Dallas police officers arrived on scene 55 minutes later.

“Somebody could have a gunshot wound and time is of the essence in that situation,” said Adam Keill, who called 911.

When Keill called from his apartment, he told the 911 call taker he heard multiple gunshots, people screaming, and saw people running from the scene.

Keill said he overheard one woman saying, ‘You are trying to get me killed.’

Adam Keill

“I assumed they would show up in five to ten minutes,” Keill said. ”They did not. I was wondering if they were ever going to show up.”

Keill was not the only one from Overlook Ranch Apartments near Marsh Lane and President George Bush Turnpike to call 911 the night of May 12.

Police records show at least nine people called 911 to report a shooting at the apartment complex and yet this incident was given the same priority as someone calling 911 to report a minor accident.

Records show the 911 operator coded the call as a priority three general service call for random gunfire.

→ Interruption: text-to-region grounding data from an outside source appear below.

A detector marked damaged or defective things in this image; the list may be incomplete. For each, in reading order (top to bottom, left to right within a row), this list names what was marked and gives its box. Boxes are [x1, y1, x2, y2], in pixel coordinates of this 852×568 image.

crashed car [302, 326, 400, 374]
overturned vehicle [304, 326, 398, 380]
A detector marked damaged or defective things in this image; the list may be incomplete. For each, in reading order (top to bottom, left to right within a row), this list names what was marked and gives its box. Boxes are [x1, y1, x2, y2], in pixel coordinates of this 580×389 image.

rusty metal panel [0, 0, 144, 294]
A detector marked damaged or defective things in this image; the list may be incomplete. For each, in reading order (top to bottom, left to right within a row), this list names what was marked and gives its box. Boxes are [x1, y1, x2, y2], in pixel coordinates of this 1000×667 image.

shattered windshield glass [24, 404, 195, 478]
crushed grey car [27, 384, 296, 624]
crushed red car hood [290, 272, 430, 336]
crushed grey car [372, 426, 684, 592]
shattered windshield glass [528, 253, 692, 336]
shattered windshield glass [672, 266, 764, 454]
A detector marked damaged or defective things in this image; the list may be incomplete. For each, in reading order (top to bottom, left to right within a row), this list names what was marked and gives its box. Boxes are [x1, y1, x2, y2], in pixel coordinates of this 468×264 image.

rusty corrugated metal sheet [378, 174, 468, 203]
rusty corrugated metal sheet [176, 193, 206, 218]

In Dallas, 911 calls are prioritized in one of five levels based on the information of the call. Emergency calls are given priority one status, while priority three and lower are for general service and non-critical calls.

After waiting for police to arrive for more than 40 minutes, Keill called 911 for a second time. So did another neighbor.

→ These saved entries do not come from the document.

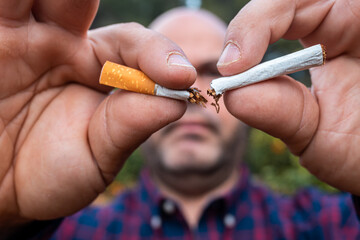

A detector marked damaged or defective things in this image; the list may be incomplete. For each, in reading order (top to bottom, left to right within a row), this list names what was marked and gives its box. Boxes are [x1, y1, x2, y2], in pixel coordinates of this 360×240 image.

broken cigarette [100, 61, 207, 107]
torn cigarette end [100, 60, 208, 106]
broken cigarette [208, 44, 326, 112]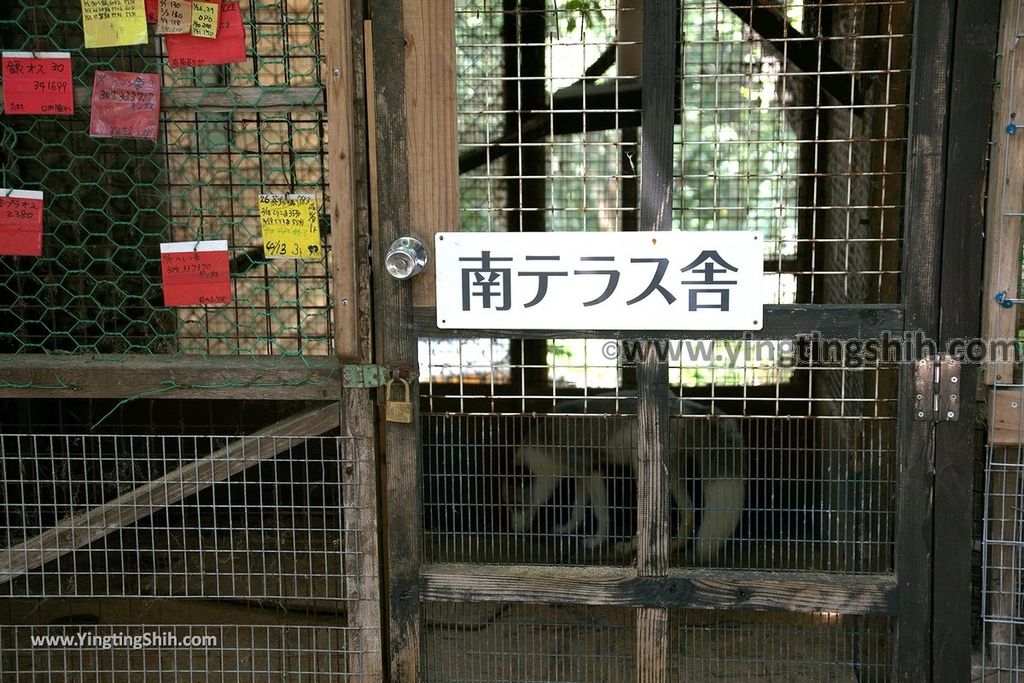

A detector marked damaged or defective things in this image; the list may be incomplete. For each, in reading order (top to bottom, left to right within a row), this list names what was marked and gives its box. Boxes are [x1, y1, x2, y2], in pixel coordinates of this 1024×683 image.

rusty metal latch [917, 352, 962, 421]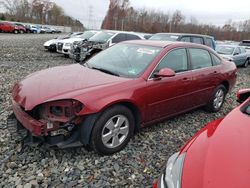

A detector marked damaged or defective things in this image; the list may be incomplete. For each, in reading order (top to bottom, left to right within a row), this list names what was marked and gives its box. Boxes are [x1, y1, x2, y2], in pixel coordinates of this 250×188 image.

crumpled hood [12, 64, 127, 110]
crumpled hood [182, 106, 250, 188]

This time the 911 operator coded the call as a priority one. Officers were immediately dispatched and arrived at the apartment complex 12 minutes later.

Keill said he wonders if officers would have ever showed up if he had not called back a second time.

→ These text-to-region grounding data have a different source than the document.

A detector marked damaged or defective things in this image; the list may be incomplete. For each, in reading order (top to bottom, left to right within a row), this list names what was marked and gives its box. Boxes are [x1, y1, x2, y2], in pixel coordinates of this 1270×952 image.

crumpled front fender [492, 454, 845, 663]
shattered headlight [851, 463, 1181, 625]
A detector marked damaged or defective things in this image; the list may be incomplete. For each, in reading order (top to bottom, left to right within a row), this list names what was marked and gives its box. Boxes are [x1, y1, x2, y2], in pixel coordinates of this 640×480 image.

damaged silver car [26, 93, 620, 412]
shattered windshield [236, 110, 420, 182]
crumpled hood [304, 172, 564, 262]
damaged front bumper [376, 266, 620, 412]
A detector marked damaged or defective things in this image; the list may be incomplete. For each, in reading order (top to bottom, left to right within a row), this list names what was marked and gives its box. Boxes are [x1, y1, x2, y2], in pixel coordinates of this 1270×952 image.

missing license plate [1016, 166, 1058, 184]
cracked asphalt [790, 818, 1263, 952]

The Dallas Police Department told the CBS 11 I-Team the 911 operator on the original call made a mistake.

The department said the first person who called 911 to report the shooting had little information, only that he heard gunshots, so the call was coded as random gunfire – a lower priority call.

But when other neighbors, minutes later, called about the same shooting with more details, it should have been upgraded to an emergency high priority call.

It was not.

“Can I rely on Dallas PD to be there for me? After that incident, it’s very discouraging. I don’t feel like I can,” Keill said.

By the time officers arrived, the suspect was gone. All that was left at the scene was a pile of shell casings.

The department said through its investigation it was able to identify a suspect in the shooting and charged him with unlawful discharge of a firearm.

It does not appear as if anyone was hurt in the shooting.

In a written statement to the I-Team, a department spokesperson wrote: “We appreciate the opportunity to work with the media and bringing this to our attention so that we can provide the best service to our citizens. As a result our 911 training team has created training update notifications that will be disseminated immediately, in addition, we will be counseling with the call taker on the original call who failed to properly upgrade the priority to ensure this does not happen again.”